#### TEXTE:
....
Avoir un esprit critique c'est ne pas ne pas accepter,
sans faire preuve de jugement, ce qu'on voit ou encore ce qu'on nous dit.
Dans ces conditions, on saisit
difficilement comment on pourrait fixer des limites à l'esprit critique, comment on pourrait revendiquer à certains
moment une forme de crédulité.
Vous pouvez ici montrer comment toute la réflexion philosophique se constitue
contre toute acceptation d'opinion, de préjugé et tout forme de croyance immédiate.
Il s'agit dès lors de s'interroger
à savoir si l'esprit critique peut s'étendre à tous les domaines, s'il ne peut rencontrer parfois des limites.
L'exercice
critique du jugement peut-il s'appliquer dans tous les domaines ? N'y a-t-il pas des champs dans lesquels seule la
croyance peut avoir un sens.
Pensez par exemple à la religion.
En quel sens peut-on parler d'esprit critique dans le
domaine religieux ? Se pose alors la question des limites ici d'un usage critique de la raison.
Vous pouvez alors
penser aux analyses de Kant dans la Critique de la raison pure lorsqu'il opère une distinction entre le savoir et la
croyance.
Il nous dit ainsi, dans la préface de la seconde édition : « J'ai fait sa place au savoir, j'ai fait sa place à la
croyance ».
Il s'agit alors de montrer que la raison qui prétend connaître en dehors du champ de l'expérience
possible, en dehors de ses limites, tombe dans l'illusion.
Pour autant, s'agit-il de croire tout et n'importe quoi ? Il
faut alors vous demander ici quel sens on doit accorder au terme de limite.
En effet, parler de limite dans ces
conditions ne revient peut être pas à dire qu'il s'agit d'être totalement crédule et de tout accepter mais bien plutôt
que l'esprit critique ne peut s'exercer partout ce qui n'implique pas nécessairement de ne pas en avoir conscience.
....
#### CONSIGNE 1:
Dans le texte sur l'esprit critique, quelle phrase de Kant est citée d'après la préface de la seconde édition de la Critique de la raison pure ?
#### CONSIGNE 2:
Résumez le texte sur l'esprit critique en deux phrases.
....
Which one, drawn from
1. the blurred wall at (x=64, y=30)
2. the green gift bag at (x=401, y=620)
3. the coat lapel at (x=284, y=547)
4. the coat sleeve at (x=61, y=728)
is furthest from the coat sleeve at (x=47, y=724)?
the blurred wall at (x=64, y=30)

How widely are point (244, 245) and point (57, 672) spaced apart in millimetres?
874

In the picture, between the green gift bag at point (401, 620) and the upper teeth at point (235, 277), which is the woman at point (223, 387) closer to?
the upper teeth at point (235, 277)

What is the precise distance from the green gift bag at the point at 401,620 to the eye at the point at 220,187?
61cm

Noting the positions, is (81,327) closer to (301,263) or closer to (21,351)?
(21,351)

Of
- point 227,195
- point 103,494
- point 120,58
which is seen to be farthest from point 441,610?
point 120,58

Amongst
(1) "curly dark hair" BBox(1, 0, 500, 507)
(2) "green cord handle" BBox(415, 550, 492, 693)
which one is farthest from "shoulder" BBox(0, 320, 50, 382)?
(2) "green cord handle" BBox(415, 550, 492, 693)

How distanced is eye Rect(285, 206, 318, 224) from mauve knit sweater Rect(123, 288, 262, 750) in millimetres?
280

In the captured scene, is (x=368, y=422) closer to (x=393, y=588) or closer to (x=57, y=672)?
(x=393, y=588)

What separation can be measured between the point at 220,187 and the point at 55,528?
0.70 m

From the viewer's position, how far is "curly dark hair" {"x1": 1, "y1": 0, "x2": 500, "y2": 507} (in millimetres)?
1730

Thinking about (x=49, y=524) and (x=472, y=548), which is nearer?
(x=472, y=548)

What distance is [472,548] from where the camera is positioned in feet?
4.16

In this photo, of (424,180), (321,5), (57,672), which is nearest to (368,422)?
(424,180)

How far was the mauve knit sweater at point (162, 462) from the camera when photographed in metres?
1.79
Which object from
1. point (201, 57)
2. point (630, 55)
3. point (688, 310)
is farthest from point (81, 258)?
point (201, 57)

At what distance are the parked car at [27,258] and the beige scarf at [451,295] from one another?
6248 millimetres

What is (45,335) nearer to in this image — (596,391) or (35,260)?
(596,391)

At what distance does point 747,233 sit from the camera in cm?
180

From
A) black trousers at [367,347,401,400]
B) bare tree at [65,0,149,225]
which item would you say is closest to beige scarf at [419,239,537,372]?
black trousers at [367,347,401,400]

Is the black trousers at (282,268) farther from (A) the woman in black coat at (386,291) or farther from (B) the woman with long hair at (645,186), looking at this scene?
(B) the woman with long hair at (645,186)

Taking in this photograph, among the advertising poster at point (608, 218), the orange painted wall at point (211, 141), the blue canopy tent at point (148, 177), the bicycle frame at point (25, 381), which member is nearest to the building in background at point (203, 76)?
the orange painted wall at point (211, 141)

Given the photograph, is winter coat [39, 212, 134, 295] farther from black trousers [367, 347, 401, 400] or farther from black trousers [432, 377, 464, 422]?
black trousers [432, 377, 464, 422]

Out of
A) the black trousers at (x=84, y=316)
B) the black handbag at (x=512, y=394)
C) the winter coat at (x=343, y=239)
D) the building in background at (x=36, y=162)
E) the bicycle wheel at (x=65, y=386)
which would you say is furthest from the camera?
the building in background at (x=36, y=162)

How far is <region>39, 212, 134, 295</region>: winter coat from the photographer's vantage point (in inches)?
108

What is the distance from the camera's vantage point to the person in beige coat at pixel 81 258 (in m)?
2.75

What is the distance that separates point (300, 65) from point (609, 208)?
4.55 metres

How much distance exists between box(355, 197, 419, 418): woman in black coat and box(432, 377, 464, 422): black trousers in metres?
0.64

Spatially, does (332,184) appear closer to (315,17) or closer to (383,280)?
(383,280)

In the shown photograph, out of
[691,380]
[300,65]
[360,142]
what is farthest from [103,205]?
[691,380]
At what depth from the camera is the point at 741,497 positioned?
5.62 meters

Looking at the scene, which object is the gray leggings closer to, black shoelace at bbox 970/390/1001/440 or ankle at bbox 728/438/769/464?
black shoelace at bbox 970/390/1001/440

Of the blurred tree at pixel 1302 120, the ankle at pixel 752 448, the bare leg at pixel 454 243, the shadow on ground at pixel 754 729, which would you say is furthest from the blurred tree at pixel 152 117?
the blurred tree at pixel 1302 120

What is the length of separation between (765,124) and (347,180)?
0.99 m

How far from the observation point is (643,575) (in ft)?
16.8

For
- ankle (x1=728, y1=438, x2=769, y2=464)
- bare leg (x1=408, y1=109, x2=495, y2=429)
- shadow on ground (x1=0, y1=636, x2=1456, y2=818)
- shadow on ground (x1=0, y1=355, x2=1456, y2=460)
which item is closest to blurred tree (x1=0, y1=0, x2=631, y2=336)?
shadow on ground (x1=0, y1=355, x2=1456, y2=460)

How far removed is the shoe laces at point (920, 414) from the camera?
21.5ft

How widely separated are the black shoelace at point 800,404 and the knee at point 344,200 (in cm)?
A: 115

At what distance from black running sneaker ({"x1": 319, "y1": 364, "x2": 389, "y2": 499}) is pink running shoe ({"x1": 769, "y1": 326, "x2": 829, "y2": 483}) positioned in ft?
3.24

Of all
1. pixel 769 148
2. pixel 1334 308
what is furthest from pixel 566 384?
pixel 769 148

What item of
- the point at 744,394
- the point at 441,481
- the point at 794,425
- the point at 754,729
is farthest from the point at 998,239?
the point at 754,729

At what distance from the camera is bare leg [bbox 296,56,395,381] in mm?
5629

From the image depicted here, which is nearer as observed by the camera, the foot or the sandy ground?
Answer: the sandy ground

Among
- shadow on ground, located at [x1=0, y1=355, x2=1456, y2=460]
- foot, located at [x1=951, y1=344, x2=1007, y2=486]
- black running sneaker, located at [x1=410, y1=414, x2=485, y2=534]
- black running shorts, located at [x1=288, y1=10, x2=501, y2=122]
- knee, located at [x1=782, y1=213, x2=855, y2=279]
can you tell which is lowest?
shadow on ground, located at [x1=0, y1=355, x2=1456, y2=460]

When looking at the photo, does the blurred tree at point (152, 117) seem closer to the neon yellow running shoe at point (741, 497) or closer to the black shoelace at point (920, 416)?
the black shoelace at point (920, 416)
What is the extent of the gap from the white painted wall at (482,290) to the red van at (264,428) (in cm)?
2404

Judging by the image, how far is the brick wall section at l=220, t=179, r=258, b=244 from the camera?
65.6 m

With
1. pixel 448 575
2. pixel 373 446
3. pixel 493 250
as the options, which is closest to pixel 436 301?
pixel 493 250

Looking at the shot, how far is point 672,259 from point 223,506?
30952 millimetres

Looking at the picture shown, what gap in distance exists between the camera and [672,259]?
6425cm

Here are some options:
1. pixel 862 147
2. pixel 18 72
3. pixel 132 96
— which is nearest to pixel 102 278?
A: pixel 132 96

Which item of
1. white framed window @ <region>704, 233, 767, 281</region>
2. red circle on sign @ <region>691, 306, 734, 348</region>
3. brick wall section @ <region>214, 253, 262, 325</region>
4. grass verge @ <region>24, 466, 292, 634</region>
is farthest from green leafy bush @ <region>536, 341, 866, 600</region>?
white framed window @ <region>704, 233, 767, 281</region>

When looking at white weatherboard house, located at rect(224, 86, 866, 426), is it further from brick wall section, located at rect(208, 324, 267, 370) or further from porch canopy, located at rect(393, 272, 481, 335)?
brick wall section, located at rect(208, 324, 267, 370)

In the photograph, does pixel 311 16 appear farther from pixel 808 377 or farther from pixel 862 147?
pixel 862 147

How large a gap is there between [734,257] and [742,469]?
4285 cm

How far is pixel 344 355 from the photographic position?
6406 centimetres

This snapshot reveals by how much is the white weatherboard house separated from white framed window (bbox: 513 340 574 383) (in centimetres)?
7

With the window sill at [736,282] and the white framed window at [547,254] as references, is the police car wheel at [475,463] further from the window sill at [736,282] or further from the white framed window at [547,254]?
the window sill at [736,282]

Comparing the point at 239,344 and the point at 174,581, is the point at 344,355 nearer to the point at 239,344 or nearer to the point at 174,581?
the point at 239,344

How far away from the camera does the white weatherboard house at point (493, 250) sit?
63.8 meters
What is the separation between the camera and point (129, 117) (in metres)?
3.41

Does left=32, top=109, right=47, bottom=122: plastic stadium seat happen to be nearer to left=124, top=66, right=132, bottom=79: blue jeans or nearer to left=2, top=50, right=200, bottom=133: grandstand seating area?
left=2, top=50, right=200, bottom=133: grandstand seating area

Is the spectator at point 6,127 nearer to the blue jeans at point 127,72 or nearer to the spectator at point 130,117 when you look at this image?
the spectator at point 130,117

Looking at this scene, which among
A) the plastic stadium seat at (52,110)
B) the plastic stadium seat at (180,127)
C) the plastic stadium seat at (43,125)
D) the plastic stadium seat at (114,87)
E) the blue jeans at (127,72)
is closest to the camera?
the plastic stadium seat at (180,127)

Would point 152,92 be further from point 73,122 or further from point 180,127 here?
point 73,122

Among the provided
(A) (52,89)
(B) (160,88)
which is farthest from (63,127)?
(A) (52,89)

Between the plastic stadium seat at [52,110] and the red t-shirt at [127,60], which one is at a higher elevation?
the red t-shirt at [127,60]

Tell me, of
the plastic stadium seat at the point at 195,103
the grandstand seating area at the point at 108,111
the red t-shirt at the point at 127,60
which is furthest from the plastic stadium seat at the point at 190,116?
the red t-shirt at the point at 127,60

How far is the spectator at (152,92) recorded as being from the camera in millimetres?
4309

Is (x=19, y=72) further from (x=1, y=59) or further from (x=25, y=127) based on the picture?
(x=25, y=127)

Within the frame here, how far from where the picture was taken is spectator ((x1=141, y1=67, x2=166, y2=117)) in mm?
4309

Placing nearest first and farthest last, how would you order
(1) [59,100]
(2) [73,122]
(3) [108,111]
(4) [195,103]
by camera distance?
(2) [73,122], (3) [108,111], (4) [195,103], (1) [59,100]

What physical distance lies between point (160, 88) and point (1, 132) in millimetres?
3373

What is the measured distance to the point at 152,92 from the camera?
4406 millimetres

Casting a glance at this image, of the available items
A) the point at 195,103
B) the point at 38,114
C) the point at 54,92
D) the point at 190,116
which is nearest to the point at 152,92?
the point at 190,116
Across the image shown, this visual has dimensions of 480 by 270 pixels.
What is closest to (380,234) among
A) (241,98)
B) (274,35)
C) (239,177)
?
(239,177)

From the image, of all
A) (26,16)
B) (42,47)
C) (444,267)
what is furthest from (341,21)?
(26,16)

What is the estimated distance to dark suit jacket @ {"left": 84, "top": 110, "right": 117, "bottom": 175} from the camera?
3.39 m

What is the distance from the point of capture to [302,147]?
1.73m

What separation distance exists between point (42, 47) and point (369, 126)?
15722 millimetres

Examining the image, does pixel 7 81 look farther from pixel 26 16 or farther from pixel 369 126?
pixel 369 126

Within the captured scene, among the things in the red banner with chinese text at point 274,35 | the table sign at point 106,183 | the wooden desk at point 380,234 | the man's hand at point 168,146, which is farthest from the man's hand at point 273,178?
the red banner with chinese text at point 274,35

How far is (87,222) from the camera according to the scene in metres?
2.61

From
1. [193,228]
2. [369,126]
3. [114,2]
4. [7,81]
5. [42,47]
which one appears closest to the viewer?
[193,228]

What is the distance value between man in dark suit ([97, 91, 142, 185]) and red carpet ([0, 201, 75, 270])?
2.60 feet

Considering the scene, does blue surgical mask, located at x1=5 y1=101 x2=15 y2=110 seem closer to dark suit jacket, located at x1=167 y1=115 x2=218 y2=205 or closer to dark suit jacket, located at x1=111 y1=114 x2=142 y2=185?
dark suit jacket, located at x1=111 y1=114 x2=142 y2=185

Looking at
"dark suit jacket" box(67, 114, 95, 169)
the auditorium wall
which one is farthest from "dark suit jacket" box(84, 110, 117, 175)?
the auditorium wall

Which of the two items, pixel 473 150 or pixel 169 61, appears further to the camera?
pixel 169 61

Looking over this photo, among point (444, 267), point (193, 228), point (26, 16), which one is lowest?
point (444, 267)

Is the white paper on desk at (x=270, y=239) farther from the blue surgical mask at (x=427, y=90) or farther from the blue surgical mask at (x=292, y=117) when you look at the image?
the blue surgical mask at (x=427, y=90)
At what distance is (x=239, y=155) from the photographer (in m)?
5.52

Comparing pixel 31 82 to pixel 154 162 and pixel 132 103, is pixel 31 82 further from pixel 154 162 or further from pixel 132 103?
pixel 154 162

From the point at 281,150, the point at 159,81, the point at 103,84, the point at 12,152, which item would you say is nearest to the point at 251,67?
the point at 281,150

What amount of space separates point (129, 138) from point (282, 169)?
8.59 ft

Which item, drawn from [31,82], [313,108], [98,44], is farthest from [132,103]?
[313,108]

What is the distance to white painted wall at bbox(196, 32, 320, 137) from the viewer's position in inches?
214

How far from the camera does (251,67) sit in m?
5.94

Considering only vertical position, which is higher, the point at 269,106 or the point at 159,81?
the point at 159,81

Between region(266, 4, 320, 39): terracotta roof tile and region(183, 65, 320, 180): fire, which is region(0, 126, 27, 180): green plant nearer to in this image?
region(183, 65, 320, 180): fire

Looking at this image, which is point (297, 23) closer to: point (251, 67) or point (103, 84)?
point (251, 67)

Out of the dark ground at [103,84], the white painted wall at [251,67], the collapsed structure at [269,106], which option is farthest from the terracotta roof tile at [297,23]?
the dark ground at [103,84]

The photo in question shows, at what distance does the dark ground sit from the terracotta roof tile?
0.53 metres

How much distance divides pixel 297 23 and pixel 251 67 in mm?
....
#### RÉPONSE 1:
« J'ai fait sa place au savoir, j'ai fait sa place à la croyance ».

#### RÉPONSE 2:
Le texte se demande si l'esprit critique, qui consiste à ne pas accepter sans jugement ce qu'on voit ou ce qu'on nous dit, peut s'étendre à tous les domaines, en prenant l'exemple de la religion. En renvoyant à la distinction de Kant entre le savoir et la croyance, il suggère que parler de limite ne revient pas à être totalement crédule, mais plutôt à reconnaître que l'esprit critique ne peut s'exercer partout.